To his shame, Rafaella had come to his rescue and given him the opportunity to get away without a black eye, but it had almost felt worse to push through the encounter with two-faced smiles.

Fede had been warm and generous, the age gap, which had felt so huge and unbreachable when they were children, now irrelevant.

All these years, Fon’s attention – jealousy, he supposed – had been focused on Cosimo; being ignored by him every year had felt like being trapped in a Siberian winter while the others summered under the Puglian sun.

But today Fede had approached him as a friend, and the very things he had once hated them all for – the grand villa, the lazy days, that effortless charm – had been intoxicating.

He couldn’t believe Fede had invited him over so casually, as if it was nothing …

It wasn’t nothing to Fon.
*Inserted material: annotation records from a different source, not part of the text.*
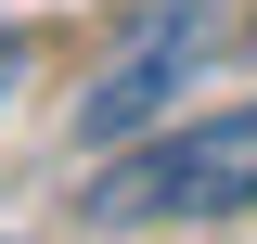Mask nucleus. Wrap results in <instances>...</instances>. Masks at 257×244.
I'll return each mask as SVG.
<instances>
[{"label":"nucleus","instance_id":"nucleus-1","mask_svg":"<svg viewBox=\"0 0 257 244\" xmlns=\"http://www.w3.org/2000/svg\"><path fill=\"white\" fill-rule=\"evenodd\" d=\"M231 206H257V103L90 180V218H231Z\"/></svg>","mask_w":257,"mask_h":244},{"label":"nucleus","instance_id":"nucleus-2","mask_svg":"<svg viewBox=\"0 0 257 244\" xmlns=\"http://www.w3.org/2000/svg\"><path fill=\"white\" fill-rule=\"evenodd\" d=\"M206 39H219V0H155V13H142V39H128V52L90 77V103H77V142H128L142 116H167V90L206 64Z\"/></svg>","mask_w":257,"mask_h":244},{"label":"nucleus","instance_id":"nucleus-3","mask_svg":"<svg viewBox=\"0 0 257 244\" xmlns=\"http://www.w3.org/2000/svg\"><path fill=\"white\" fill-rule=\"evenodd\" d=\"M13 77H26V39H13V26H0V103H13Z\"/></svg>","mask_w":257,"mask_h":244}]
</instances>
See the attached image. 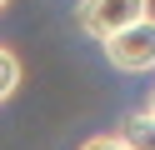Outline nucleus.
<instances>
[{"label": "nucleus", "instance_id": "f257e3e1", "mask_svg": "<svg viewBox=\"0 0 155 150\" xmlns=\"http://www.w3.org/2000/svg\"><path fill=\"white\" fill-rule=\"evenodd\" d=\"M105 60H110L115 70H130V75L155 70V15L135 20V25H125V30H115V35L105 40Z\"/></svg>", "mask_w": 155, "mask_h": 150}, {"label": "nucleus", "instance_id": "f03ea898", "mask_svg": "<svg viewBox=\"0 0 155 150\" xmlns=\"http://www.w3.org/2000/svg\"><path fill=\"white\" fill-rule=\"evenodd\" d=\"M145 15H150V0H80V5H75L80 30L95 35V40H110L115 30L135 25V20H145Z\"/></svg>", "mask_w": 155, "mask_h": 150}, {"label": "nucleus", "instance_id": "7ed1b4c3", "mask_svg": "<svg viewBox=\"0 0 155 150\" xmlns=\"http://www.w3.org/2000/svg\"><path fill=\"white\" fill-rule=\"evenodd\" d=\"M115 140H120L125 150H155V115H125L120 130H115Z\"/></svg>", "mask_w": 155, "mask_h": 150}, {"label": "nucleus", "instance_id": "20e7f679", "mask_svg": "<svg viewBox=\"0 0 155 150\" xmlns=\"http://www.w3.org/2000/svg\"><path fill=\"white\" fill-rule=\"evenodd\" d=\"M15 85H20V60L0 45V100H10V95H15Z\"/></svg>", "mask_w": 155, "mask_h": 150}, {"label": "nucleus", "instance_id": "39448f33", "mask_svg": "<svg viewBox=\"0 0 155 150\" xmlns=\"http://www.w3.org/2000/svg\"><path fill=\"white\" fill-rule=\"evenodd\" d=\"M80 150H125V145H120L115 135H90V140H85Z\"/></svg>", "mask_w": 155, "mask_h": 150}, {"label": "nucleus", "instance_id": "423d86ee", "mask_svg": "<svg viewBox=\"0 0 155 150\" xmlns=\"http://www.w3.org/2000/svg\"><path fill=\"white\" fill-rule=\"evenodd\" d=\"M145 115H155V90H150V105H145Z\"/></svg>", "mask_w": 155, "mask_h": 150}, {"label": "nucleus", "instance_id": "0eeeda50", "mask_svg": "<svg viewBox=\"0 0 155 150\" xmlns=\"http://www.w3.org/2000/svg\"><path fill=\"white\" fill-rule=\"evenodd\" d=\"M5 5H10V0H0V10H5Z\"/></svg>", "mask_w": 155, "mask_h": 150}]
</instances>
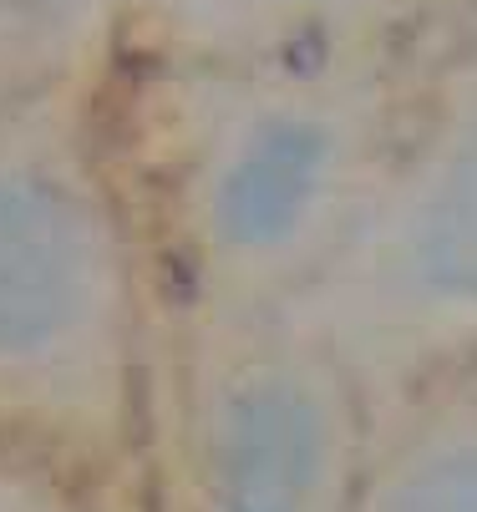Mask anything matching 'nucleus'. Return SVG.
<instances>
[{
    "mask_svg": "<svg viewBox=\"0 0 477 512\" xmlns=\"http://www.w3.org/2000/svg\"><path fill=\"white\" fill-rule=\"evenodd\" d=\"M427 127L396 148L356 239L290 310L351 381L477 340V6Z\"/></svg>",
    "mask_w": 477,
    "mask_h": 512,
    "instance_id": "obj_3",
    "label": "nucleus"
},
{
    "mask_svg": "<svg viewBox=\"0 0 477 512\" xmlns=\"http://www.w3.org/2000/svg\"><path fill=\"white\" fill-rule=\"evenodd\" d=\"M412 51L153 61L158 224L188 320L290 315L401 148Z\"/></svg>",
    "mask_w": 477,
    "mask_h": 512,
    "instance_id": "obj_1",
    "label": "nucleus"
},
{
    "mask_svg": "<svg viewBox=\"0 0 477 512\" xmlns=\"http://www.w3.org/2000/svg\"><path fill=\"white\" fill-rule=\"evenodd\" d=\"M138 0H0V97L77 87L97 92L132 46Z\"/></svg>",
    "mask_w": 477,
    "mask_h": 512,
    "instance_id": "obj_6",
    "label": "nucleus"
},
{
    "mask_svg": "<svg viewBox=\"0 0 477 512\" xmlns=\"http://www.w3.org/2000/svg\"><path fill=\"white\" fill-rule=\"evenodd\" d=\"M92 97H0V426L82 452L143 391V264Z\"/></svg>",
    "mask_w": 477,
    "mask_h": 512,
    "instance_id": "obj_2",
    "label": "nucleus"
},
{
    "mask_svg": "<svg viewBox=\"0 0 477 512\" xmlns=\"http://www.w3.org/2000/svg\"><path fill=\"white\" fill-rule=\"evenodd\" d=\"M0 512H61V497L36 467L0 462Z\"/></svg>",
    "mask_w": 477,
    "mask_h": 512,
    "instance_id": "obj_8",
    "label": "nucleus"
},
{
    "mask_svg": "<svg viewBox=\"0 0 477 512\" xmlns=\"http://www.w3.org/2000/svg\"><path fill=\"white\" fill-rule=\"evenodd\" d=\"M351 371L290 315L188 320L178 462L188 512H335L356 442Z\"/></svg>",
    "mask_w": 477,
    "mask_h": 512,
    "instance_id": "obj_4",
    "label": "nucleus"
},
{
    "mask_svg": "<svg viewBox=\"0 0 477 512\" xmlns=\"http://www.w3.org/2000/svg\"><path fill=\"white\" fill-rule=\"evenodd\" d=\"M452 0H138L132 46L148 61H259L315 51H412Z\"/></svg>",
    "mask_w": 477,
    "mask_h": 512,
    "instance_id": "obj_5",
    "label": "nucleus"
},
{
    "mask_svg": "<svg viewBox=\"0 0 477 512\" xmlns=\"http://www.w3.org/2000/svg\"><path fill=\"white\" fill-rule=\"evenodd\" d=\"M371 512H477V431L422 442L381 482Z\"/></svg>",
    "mask_w": 477,
    "mask_h": 512,
    "instance_id": "obj_7",
    "label": "nucleus"
}]
</instances>
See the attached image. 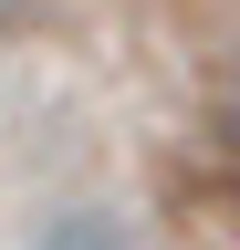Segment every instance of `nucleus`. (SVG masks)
<instances>
[{
	"instance_id": "nucleus-3",
	"label": "nucleus",
	"mask_w": 240,
	"mask_h": 250,
	"mask_svg": "<svg viewBox=\"0 0 240 250\" xmlns=\"http://www.w3.org/2000/svg\"><path fill=\"white\" fill-rule=\"evenodd\" d=\"M21 11H32V0H0V31H21Z\"/></svg>"
},
{
	"instance_id": "nucleus-1",
	"label": "nucleus",
	"mask_w": 240,
	"mask_h": 250,
	"mask_svg": "<svg viewBox=\"0 0 240 250\" xmlns=\"http://www.w3.org/2000/svg\"><path fill=\"white\" fill-rule=\"evenodd\" d=\"M32 250H157V240H146L126 208H63V219H52Z\"/></svg>"
},
{
	"instance_id": "nucleus-2",
	"label": "nucleus",
	"mask_w": 240,
	"mask_h": 250,
	"mask_svg": "<svg viewBox=\"0 0 240 250\" xmlns=\"http://www.w3.org/2000/svg\"><path fill=\"white\" fill-rule=\"evenodd\" d=\"M209 136H219V167L240 177V62L219 73V94H209Z\"/></svg>"
}]
</instances>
He had thrilled at the invitation.

In that moment he had wanted to be worthy of friendship with a man like Federico Franchetti, so affable, cultured and clever, always ready to smile at everyone.

For a moment, it had felt like a door into another world had opened up, a world in which he finally belonged.

Now, away from Fede’s warmth, kneeling in the dirt as chickens pecked at him, Fon’s doubts surged back.

What could he possibly offer in return? He was poor – worse than that, he was insubstantial.

He knew that at the heart of him, he had no fixed centre.

He had never been able to describe the fear exactly, but it was as if he was full of swirling shadows, hiding him even from himself.

He stood unnoticed in rooms and was spoken over in conversation.

Only Rafaella had ever looked past the surface with him, and now he’d ruined it with her, all for the sake of impressing his brother, to whom it was just a joke anyway.

He’d seen the disgust in her eyes and there was no coming back from it with her, he knew that. Both Fede and Rafaella were too good for him. He’d dishonoured them both, and it was only a matter of time before Fede despised him too.